Thrombosis of the cerebral arteries leads to transient ischemic attacks, recurrent strokes, which can manifest not only as paresis and paralysis, but also convulsive syndrome, progressive dementia, and mental disorders. Other neurological disorders are also possible: migraine-like headaches,. It is possible that Sneddon syndrome (a combination of retinal, recurrent thrombosis of cerebral arteries and arterial hypertension) is also a manifestation of antiphospholipid syndrome.

Heart damage.

Cardiac pathology can have a serious prognostic significance and the following clinical manifestations:
- thrombosis of the coronary arteries and the development of myocardial infarction;
- acute or chronic thrombosis of small intramural branches of the coronary arteries, which leads to impaired myocardial contractility;
- damage to the heart valves (mitral valve insufficiency or narrowing of the left atrioventricular orifice, less often - insufficiency of the aortic or tricuspid valves).
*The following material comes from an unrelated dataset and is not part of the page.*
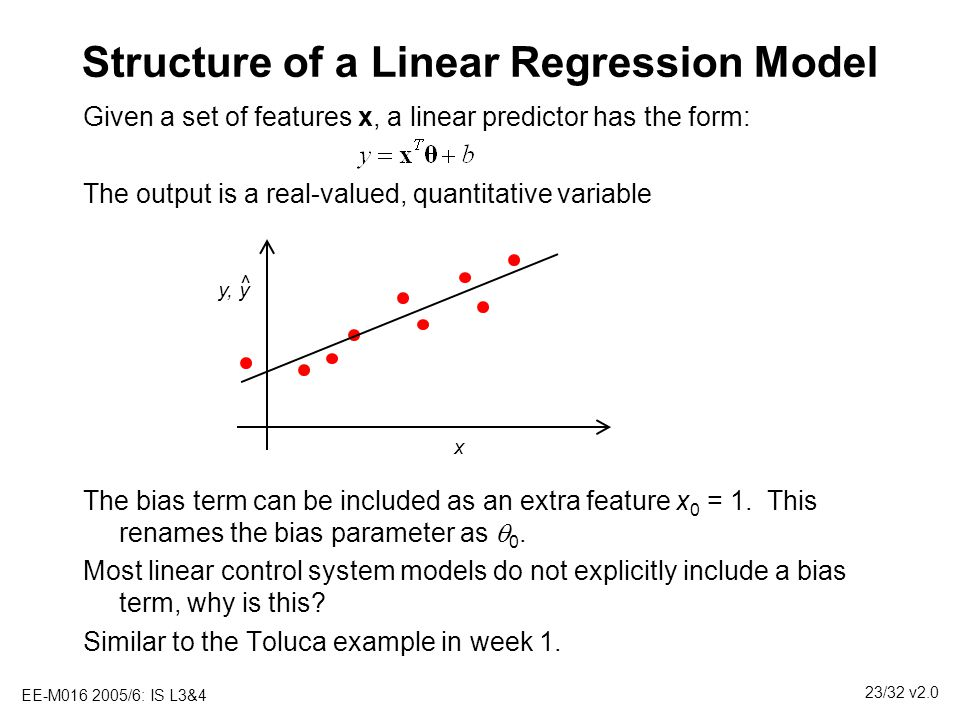 Structure of a Linear Regression Model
Some patients may develop thrombotic deposits on the valves (vegetations), which is difficult to differentiate from infectious;
-possible formation of intra-atrial blood clots, which does not resemble the clinical manifestations of the heart;
- labile or stable often develops, which is caused by thrombosis of the renal vessels, renal infarction, thrombosis of the abdominal aorta, intraglomerular renal thrombosis, and the development of fibromuscular dysplasia of the renal arteries.

Kidney damage.

With antiphospholipid syndrome, renal artery thrombosis, renal infarction, as well as intraglomerular microthrombosis (“renal thrombotic microangiopathy”) are often observed with the subsequent development of glomerulosclerosis and.

Liver damage.

Possible thrombosis of the hepatic veins (Budd-Chiari syndrome), arterial damage with the development of liver infarction, and the development of nodular regenerative hyperplasia.

Lung damage.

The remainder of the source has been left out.